Another slightly interesting thing will happen within hours of the continent's disappearance; as inrushing water, converging on all sides, meets in the middle of the former continent. As if a massive drain in ocean levels weren't enough, within a few hours, the leading edge of each bordering ocean or sea will collide in a fantastic fountain of seawater. A few hours after that, any coastal towns unlucky enough to have villagers exploring the dozens of miles of new beach created will get to experience a tidal wave of the backwash from this mid-sea collision, as the fountain settles back down to (rapidly-decreasing) sea level. So on top of the roughly billion people you just disappeared on the continent itself, add in another few thousand over-curious villagers washed into oblivion by the aftermath.
When everything calms down, there will be some lasting effects far beyond the creation of new land bridges in Europe and Australasia.

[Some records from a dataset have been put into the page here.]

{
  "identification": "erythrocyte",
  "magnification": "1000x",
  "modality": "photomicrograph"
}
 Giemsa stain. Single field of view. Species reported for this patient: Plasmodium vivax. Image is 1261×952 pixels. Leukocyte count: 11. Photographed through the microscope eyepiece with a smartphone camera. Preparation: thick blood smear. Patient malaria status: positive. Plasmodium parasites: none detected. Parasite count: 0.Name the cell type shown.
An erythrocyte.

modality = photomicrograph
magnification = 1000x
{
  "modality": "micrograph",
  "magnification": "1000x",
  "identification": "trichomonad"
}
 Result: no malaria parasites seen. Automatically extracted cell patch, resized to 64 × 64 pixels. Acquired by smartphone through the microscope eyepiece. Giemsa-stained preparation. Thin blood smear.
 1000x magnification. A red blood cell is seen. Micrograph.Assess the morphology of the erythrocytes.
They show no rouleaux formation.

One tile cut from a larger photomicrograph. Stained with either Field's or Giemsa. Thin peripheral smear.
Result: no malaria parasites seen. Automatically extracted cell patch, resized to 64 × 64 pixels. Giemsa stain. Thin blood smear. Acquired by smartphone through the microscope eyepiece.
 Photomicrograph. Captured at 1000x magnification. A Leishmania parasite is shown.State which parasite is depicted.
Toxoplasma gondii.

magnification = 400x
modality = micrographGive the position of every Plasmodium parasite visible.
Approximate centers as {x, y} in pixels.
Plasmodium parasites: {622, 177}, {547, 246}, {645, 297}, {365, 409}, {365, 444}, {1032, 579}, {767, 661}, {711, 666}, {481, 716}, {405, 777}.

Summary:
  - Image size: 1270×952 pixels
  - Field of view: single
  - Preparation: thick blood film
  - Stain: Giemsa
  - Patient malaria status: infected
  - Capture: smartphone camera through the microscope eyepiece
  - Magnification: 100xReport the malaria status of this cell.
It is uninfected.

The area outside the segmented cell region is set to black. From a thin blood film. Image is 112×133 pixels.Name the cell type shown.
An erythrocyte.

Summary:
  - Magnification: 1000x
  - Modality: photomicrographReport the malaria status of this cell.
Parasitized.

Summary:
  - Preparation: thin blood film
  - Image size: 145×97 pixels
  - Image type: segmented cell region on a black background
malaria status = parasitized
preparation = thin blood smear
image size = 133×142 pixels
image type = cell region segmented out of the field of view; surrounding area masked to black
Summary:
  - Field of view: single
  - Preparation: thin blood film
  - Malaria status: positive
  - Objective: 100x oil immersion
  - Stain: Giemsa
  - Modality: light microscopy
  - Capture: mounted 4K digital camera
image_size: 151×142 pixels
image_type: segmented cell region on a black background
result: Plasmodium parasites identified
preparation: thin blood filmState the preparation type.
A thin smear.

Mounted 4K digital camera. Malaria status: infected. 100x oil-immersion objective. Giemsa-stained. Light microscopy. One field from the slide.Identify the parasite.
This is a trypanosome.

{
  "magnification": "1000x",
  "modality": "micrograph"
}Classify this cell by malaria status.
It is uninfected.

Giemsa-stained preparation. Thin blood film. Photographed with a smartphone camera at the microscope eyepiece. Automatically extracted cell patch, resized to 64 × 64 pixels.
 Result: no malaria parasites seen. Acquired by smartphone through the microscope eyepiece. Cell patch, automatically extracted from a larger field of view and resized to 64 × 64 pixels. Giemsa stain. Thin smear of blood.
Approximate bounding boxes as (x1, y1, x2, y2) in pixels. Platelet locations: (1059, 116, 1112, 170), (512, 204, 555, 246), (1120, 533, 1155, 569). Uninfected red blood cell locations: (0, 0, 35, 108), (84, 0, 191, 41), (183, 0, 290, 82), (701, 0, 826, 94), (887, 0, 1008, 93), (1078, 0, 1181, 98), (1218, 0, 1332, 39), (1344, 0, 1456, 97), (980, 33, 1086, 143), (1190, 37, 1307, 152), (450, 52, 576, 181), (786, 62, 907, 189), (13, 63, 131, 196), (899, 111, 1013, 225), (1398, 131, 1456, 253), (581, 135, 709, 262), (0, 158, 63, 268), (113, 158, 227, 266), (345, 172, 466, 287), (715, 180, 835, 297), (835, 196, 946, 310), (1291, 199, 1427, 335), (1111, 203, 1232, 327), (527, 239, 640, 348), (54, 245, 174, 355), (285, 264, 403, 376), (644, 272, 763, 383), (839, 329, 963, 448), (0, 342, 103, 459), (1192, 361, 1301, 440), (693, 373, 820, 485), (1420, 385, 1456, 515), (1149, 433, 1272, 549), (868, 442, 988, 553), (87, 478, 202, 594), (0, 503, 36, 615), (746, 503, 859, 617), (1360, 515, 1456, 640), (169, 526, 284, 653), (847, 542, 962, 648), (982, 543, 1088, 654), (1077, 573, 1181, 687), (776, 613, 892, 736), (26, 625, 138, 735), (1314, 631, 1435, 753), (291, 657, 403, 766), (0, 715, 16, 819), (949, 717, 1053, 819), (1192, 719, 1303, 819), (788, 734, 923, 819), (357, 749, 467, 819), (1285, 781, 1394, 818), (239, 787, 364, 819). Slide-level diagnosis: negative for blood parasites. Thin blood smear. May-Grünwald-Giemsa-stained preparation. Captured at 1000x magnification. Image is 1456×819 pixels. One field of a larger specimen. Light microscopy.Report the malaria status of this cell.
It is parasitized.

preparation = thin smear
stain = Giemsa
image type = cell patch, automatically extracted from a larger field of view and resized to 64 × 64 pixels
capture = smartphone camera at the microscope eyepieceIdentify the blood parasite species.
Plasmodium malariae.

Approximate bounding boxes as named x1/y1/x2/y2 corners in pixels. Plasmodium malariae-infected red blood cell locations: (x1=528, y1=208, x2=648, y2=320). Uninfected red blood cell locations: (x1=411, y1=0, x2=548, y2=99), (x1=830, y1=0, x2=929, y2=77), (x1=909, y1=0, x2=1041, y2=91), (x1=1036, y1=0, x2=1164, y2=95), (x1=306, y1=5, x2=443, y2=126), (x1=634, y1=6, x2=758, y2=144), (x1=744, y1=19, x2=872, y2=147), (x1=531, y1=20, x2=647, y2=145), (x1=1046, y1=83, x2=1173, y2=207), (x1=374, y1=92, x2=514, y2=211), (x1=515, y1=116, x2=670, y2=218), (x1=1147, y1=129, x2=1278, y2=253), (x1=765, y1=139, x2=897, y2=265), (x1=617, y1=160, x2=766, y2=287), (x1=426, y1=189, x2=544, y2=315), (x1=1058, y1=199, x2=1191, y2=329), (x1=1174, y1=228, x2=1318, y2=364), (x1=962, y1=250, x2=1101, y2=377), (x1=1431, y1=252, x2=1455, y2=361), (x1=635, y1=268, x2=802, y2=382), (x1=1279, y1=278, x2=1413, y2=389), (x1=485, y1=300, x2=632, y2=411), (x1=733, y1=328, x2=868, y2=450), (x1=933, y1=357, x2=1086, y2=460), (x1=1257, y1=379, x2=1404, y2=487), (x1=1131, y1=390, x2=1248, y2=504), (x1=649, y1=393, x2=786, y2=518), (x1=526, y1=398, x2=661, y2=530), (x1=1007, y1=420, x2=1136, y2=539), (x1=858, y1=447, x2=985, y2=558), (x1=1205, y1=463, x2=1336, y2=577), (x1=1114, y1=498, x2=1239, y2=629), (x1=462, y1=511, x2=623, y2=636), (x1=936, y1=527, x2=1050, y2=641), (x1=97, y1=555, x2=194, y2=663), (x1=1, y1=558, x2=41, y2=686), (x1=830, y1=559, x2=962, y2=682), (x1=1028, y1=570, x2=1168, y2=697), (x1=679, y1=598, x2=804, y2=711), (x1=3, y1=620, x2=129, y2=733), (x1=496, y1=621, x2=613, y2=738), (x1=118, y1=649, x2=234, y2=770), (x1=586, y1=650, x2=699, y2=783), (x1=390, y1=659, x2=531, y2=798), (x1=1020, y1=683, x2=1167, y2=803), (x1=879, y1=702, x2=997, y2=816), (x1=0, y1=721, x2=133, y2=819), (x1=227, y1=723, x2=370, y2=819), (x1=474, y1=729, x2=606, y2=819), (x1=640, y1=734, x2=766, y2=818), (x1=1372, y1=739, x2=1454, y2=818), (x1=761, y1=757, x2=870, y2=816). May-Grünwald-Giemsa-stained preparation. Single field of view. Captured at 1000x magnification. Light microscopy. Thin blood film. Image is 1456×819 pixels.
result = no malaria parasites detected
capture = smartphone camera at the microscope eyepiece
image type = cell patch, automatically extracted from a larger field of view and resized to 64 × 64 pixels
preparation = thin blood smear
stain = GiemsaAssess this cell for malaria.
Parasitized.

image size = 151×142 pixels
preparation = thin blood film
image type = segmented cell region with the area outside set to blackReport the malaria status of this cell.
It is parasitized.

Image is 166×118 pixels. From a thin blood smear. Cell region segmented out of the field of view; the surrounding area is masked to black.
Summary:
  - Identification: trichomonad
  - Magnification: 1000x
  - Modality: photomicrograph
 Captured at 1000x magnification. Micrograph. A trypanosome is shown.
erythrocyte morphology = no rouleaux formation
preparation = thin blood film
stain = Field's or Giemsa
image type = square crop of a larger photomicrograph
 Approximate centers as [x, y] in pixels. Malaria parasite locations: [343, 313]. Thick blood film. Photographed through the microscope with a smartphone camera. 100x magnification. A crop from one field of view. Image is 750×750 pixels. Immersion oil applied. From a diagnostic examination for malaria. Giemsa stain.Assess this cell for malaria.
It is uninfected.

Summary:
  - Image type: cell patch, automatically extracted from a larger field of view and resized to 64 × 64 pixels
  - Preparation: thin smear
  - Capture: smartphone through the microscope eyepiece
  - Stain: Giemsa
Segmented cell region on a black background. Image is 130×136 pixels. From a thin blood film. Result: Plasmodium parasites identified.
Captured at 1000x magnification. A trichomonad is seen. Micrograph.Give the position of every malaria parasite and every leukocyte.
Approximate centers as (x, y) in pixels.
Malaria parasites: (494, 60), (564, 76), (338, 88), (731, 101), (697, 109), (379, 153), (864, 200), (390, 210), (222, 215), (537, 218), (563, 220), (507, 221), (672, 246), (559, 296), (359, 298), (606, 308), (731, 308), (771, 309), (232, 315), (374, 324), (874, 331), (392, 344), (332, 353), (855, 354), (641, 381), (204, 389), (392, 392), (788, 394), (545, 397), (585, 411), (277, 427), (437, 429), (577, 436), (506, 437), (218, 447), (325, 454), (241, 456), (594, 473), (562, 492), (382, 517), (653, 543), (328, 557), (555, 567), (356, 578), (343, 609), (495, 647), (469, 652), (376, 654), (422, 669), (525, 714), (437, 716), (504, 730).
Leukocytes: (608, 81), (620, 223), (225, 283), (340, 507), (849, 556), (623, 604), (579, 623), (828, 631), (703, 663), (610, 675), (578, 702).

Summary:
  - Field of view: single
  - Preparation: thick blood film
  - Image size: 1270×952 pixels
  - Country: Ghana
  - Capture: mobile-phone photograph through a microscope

Without Asia and the Middle East, Europe would not have picked itself back up out of the Dark Ages that consumed most of the first millenium AD and quite a bit of the second. To be fair, most of the developments borrowed from the Far East were a few centuries old in Europe by the Renaissance, however Renaissance Europe continued to benefit from trade and diplomacy with the Ottomans and points east through the Reformation years. It's very likely that this massive disruption in the world order could plunge Europe right back into the Dark Ages, as long-distance trade collapses (all the port cities now being several miles inland, and not all the water routes replace by land bridges), making the Renaissance a dim spot of light in what could end up being more than a millenium of stagnation of human progress in science and technology.
The New World wouldn't be colonized by the Spanish, as Spain's naval might would likely collapse fairly quickly in the 1400s with the loss of its existing ports after the Great Asian Disappearance, far earlier than the defeat of Philip's Spanish Armada by the British in 1588. The British would have some trouble too; no longer isolated by the English Channel and with most Southern English ports now landlocked, we'd very likely see the French and Germans both steamrolling the Brits in competing bids to control the newly-appeared land. The Nordic peoples would be in slightly better shape, especially Norway; their port facilities would be stranded high up in the mountains, but the Scandinavian fjords are natural deepwater ports. The Swedes' and Finns' ports are cut off from the North Sea and Atlantic by the new Jutland Land Bridge, but the Norwegians would be among the least affected, still able to travel to Greenland, Iceland and Nova Scotia. With English and Spanish exploration stymied, we really could be celebrating Eriksson Day instead of Columbus Day, as the Nordic explorers would have an extra hundred years or more to colonize present-day New England and Virginia. As long as they made a lasting peace with the Native Americans, and avoided smallpox (never endemic in Scandinavia, so Native Americans north of the Rio Grande weren't fully exposed to it until English colonization in the 17th Century), it's very likely continental Europeans would never take hold in the New World, and a combination of Native Americans and Nordic settlers would dominate modern-day North American civilization.